- The popularity of PoS malware tools that steal credit card information from terminals is on the rise again.
- Researchers notice that crimeware forums are selling new iterations of previously popular malware tools.
- The authors tout the user-friendliness and simplicity of their tools, while the cost of acquisition is substantial.
Three Talos Intelligence researchers have noticed a new PoS (point of sale) malware that targets people’s credit card and payment information details. The actor who is behind this malware though is not a newcomer in the field, but rather an adept hacker who has previously offered two similar tools known as “GlitchPOS” and “DiamondFox”. PoS payment terminals are still not treated with the appropriate level of caution, as both the shop owners and the clients maintain a false sense of security that supposedly underpins them.
This is precisely what makes PoS systems such as lucrative targets, with attackers planting them on the websites of retailers, and starting a chain of infection from there. Moreover, and since all other ways of acquiring valuable data from people get increasingly harder, attackers are shifting their attention back to “classic” fields like the PoS. Only a couple of weeks back, we saw how 6500 shops in the US have had their customer payment data stolen by malicious actors, after the infrastructure of the PoS systems provider “North County Business Products” was compromised.
The creator of this new iteration of the GlitchPOS is advertising his/her product as an “easy to use yet powerful” one. The commands to the malware are sent by the C2 server, and can be one of the following:
- Register the infected systems
- Receive tasks (command execution in memory or on disk)
- Exfiltrate credit card numbers from the memory of the infected system
- Update the exclusion list of scanned processes
- Update the “encryption” key
- Update the User Agent
- Clean itself
The communication is encrypted with base64, while the malware itself hides behind a fake game with cat pictures, developed in VisualBasic. However, in reality, it is an encoded memory grabbing malware. The main stealing target is the credit card number that is stored in the compromised terminal through a series of regular expressions. Once the card holder, card number, and expiration date data are exfiltrated, they are beamed to the C2 server. The creator has even produced a demonstration video that shows how simple it is to do the job with GlitchPOS. It’s a business after all, as the malware tool costs $250, the builder another $600, while the gate address change sets attackers back $80.

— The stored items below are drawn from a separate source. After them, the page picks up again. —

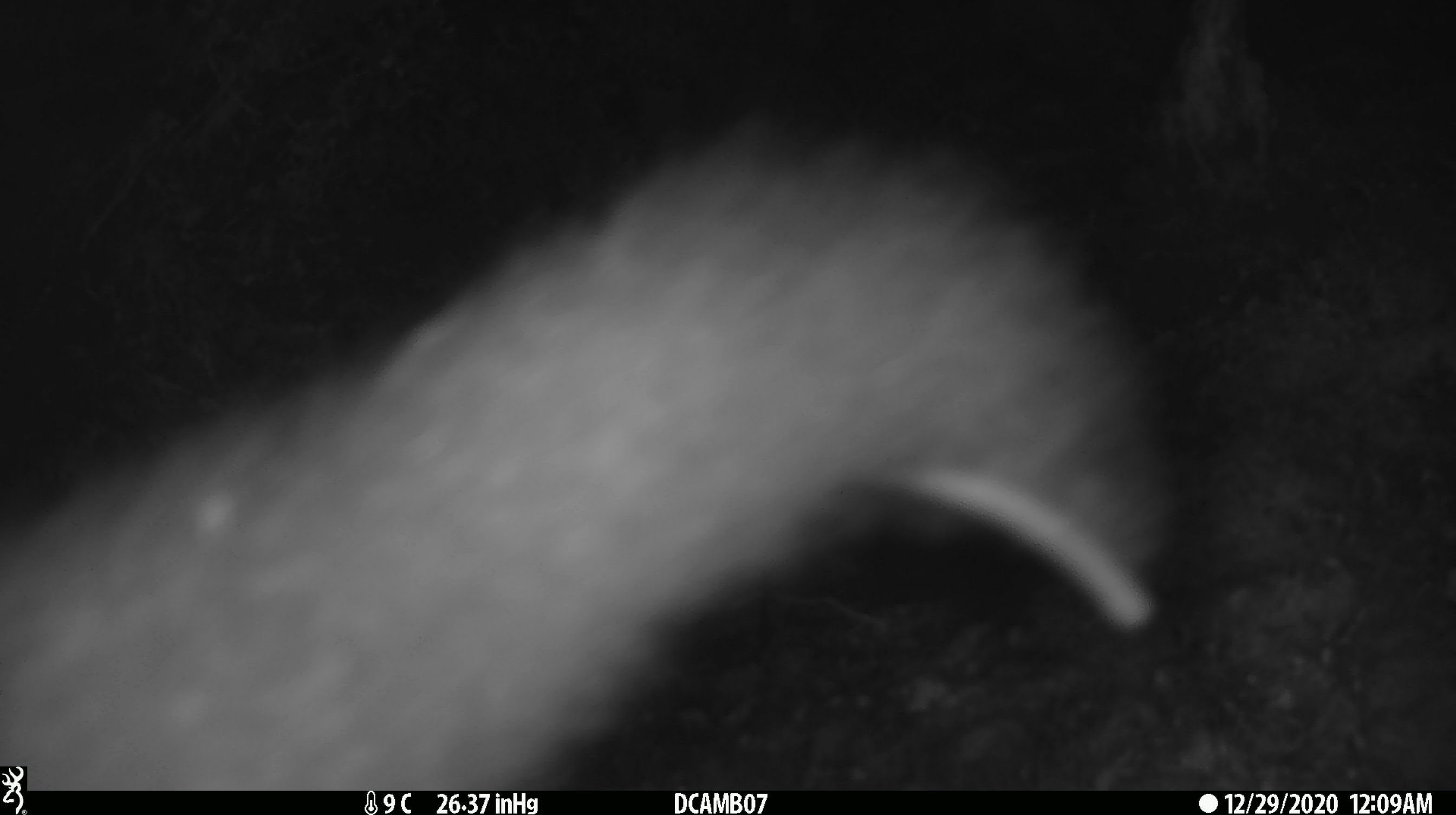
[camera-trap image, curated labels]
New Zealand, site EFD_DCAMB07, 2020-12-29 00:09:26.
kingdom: Animalia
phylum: Chordata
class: Mammalia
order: Diprotodontia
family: Phalangeridae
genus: Trichosurus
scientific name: Trichosurus vulpecula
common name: common brushtail possum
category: possum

Talos researchers have noticed that the new GlitchPOS differs from earlier tools published by the same creator, as no leaked code has been used for the implementation of the credit card grabbing action. This time, the author developed his/her own code, as leaked code is known, and can be negated. Another thing that they noticed is that a couple of devious members of these shady crimeware forums have bundled the POS malware as their own, and tried to sell it for an even higher price. Deceptors trying to trick fraudsters is nothing short of the crookedness that one would naturally expect in these places.